The fifth-year senior has broken all but one of Marino’s all-time school records — most touchdown passes in a career, the two are currently tied with 79 and Pickett is surely to beat that mark next weekend, and perhaps create a similar legacy for another quarterback to follow someday.

Pitt’s game with Syracuse meant something to this team. They had already clinched the ACC Coastal, and their spot in the ACC Championship game was already reserved for next week. Rather than looking ahead to that game, the team wanted to make sure it got it done on Saturday night.

“That was kind of our deal, getting number ten,” Pat Narduzzi said as his team moved to 10-2, his best mark as a head coach to date. “Just trying to use that as the motivation and get them through the week and not have them start to look ahead.”

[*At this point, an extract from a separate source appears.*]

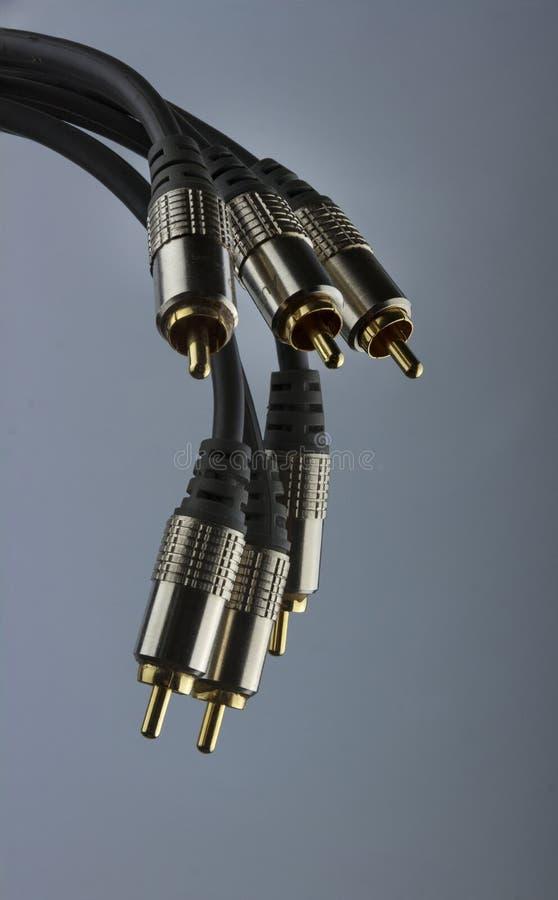 Audio plugs on grey background stock image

Pitt may not have had its sharpest game on Saturday after a slow start and falling behind 7-0, but Pickett threw for four touchdowns and the Panthers defense limited a vaunted rushing attack to next to little production. The Panthers managed to stay healthy and set themselves up for a chance to clinch their first ACC Championship in program history.

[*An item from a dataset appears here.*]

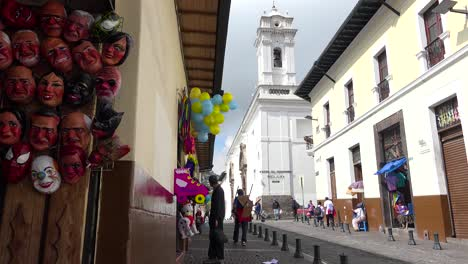 Pedestrians-walk-on-the-cobblestone-streets-of-Quito-Ecuador-with-pigeons-foreground-1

“It means a lot,” Pitt linebacker Sir’Vocea Dennis on what Saturday’s game was about for this team. “It means a lot for everybody: Coach Duzz, the program, the university, it just means a lot. Just to have that legacy and being part of something like that is great. It’s definitely huge for not only me and the players, but the University of Pittsburgh.”

The 2021 team's growing legacy continues with each passing game. The Panthers have now won eight of their last nine contests since that head-scratching loss to Western Michigan, and they are inching towards one of the best seasons in school history, and at the very least, the best one in the last 40 years.

The job is not complete with another game looming next week: the ACC Championship against Wake Forest. It remains to be seen if this 2021 season was merely a blip in years of mediocrity and just a special season guided by a special quarterback or if they have turned the program back to what it once was.

For Pickett’s part, he sees a change and a sense that this type of success can be sustained. In his four touchdown passes on Saturday, they all went to players that will return to the team next season.

“I’ve been saying with older guys being out and the younger guys having to step up and play, you don’t see a dip in the level of production and you know you have some depth and guys are playing at a high level so I think we’re set up here for the next few years to play at a high level,” Pickett said of the youth of the Pitt team. “Obviously we want to finish out this year the best way we can, but I think the coaches have done a great job of getting the right guys in.”

Pitt freshman tight end Gavin Bartholomew, a recipient of one of Pickett’s four touchdowns on Saturday, sees this season as a new benchmark this program that can set for the future.

“It just sets the standard as high it can be,” Bartholomew said. “From here on out, that’s got to be the standard.”

Pitt can continue its monumental once-in-a-40-year season — or its ascend back into college football relevancy next weekend as the Panthers play Wake Forest in the ACC Championship with a New Year’s Six Bowl on the line. The stakes have not been higher for Pitt in, well, 40 years.